When the condenser summarizes old events, it explicitly instructs the summarization LLM to preserve task tracker IDs and statuses. This ensures that task state survives memory compression -- a subtle but important detail for long-running workflows.

The summarization prompt uses a structured template:

USER_CONTEXT: ...
TASK_TRACKING: {task IDs, statuses}  ← MUST be preserved
COMPLETED: ...
PENDING: ...
CODE_STATE: {files, functions, structures}
TESTS: {failing cases, error messages}
VERSION_CONTROL_STATUS: {branch, PR, commits}

5. Pending Action Queue in CodeActAgent

File: openhands/agenthub/codeact_agent/codeact_agent.py:170-175

When the LLM returns multiple tool calls in a single response, the agent queues them in pending_actions (a deque). On subsequent step() calls, it returns queued actions without calling the LLM again. This amortizes LLM latency across multiple actions.

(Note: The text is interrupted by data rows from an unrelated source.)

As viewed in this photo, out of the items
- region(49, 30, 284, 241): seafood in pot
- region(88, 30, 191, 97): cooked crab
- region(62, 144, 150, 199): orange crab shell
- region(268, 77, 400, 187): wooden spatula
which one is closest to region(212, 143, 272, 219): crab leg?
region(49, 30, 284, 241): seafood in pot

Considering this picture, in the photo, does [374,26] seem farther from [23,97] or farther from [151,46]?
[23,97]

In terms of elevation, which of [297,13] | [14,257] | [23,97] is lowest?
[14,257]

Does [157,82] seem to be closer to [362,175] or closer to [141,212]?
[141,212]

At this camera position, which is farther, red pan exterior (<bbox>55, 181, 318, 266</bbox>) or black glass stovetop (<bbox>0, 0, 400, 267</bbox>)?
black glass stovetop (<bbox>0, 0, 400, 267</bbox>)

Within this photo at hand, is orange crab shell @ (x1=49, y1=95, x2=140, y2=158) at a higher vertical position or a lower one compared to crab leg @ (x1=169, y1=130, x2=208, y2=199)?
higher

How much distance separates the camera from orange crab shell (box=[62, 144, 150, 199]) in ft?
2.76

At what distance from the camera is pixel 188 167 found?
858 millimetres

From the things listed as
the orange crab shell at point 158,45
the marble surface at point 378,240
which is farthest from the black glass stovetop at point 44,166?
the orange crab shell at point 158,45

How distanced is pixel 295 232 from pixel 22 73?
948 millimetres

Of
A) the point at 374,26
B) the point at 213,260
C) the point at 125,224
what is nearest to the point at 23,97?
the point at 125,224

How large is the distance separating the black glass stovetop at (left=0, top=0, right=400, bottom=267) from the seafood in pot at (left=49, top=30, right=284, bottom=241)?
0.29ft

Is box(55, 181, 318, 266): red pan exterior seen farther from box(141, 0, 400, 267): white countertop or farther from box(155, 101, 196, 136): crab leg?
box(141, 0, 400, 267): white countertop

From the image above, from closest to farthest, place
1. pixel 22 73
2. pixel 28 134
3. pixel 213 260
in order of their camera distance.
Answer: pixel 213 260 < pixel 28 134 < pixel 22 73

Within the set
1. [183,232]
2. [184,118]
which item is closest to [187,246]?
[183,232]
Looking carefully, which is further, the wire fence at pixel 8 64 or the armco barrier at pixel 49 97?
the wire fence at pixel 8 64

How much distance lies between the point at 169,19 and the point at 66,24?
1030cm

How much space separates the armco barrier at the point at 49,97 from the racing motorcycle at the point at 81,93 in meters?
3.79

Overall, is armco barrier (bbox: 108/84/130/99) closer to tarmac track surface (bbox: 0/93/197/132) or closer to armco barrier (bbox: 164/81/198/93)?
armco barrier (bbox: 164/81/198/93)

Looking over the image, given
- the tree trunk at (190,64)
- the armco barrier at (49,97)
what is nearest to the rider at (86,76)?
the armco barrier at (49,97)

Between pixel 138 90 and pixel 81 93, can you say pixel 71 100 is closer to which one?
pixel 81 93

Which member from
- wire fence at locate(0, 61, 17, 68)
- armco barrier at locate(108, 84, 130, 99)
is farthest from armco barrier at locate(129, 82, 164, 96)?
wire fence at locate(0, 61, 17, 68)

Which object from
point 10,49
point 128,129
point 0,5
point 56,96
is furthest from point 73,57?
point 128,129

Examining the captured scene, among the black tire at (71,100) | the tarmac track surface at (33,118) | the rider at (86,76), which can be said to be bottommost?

6. Event-Driven Memory Recall

Rather than loading all microagent knowledge upfront (which would consume tokens), the memory system uses a pull-based approach:

First user message triggers RecallAction(WORKSPACE_CONTEXT) -- loads repo info and matching microagents
Subsequent messages trigger RecallAction(KNOWLEDGE) -- loads only microagents matching keywords in the new message

This lazy loading prevents token waste on irrelevant knowledge.

7. Dual Serialization Strategy for Messages

File: openhands/core/message.py

Messages serialize differently depending on model capabilities:

List serializer (for models supporting structured content): Returns content as [{type: "text", text: "..."}] with cache_control and image support
String serializer (for constrained models): Concatenates text content with newlines

The serialization strategy is controlled by per-message flags (cache_enabled, vision_enabled, function_calling_enabled), allowing mixed strategies within a single conversation.

8. Linus Torvalds-Inspired Prompt Variant

File: openhands/agenthub/codeact_agent/prompts/system_prompt_tech_philosophy.j2

One of the system prompt variants embeds Linus Torvalds' engineering philosophy:

"Good taste" = eliminating special cases rather than handling them
"Never break userspace" = backward compatibility is sacred
Pragmatism over theoretical purity
Obsession with simplicity (max 3 levels of indentation)

This is used via system_prompt_filename in agent config, allowing teams to select the coding philosophy their agent follows. It includes a structured 5-layer problem decomposition framework and decision output formats.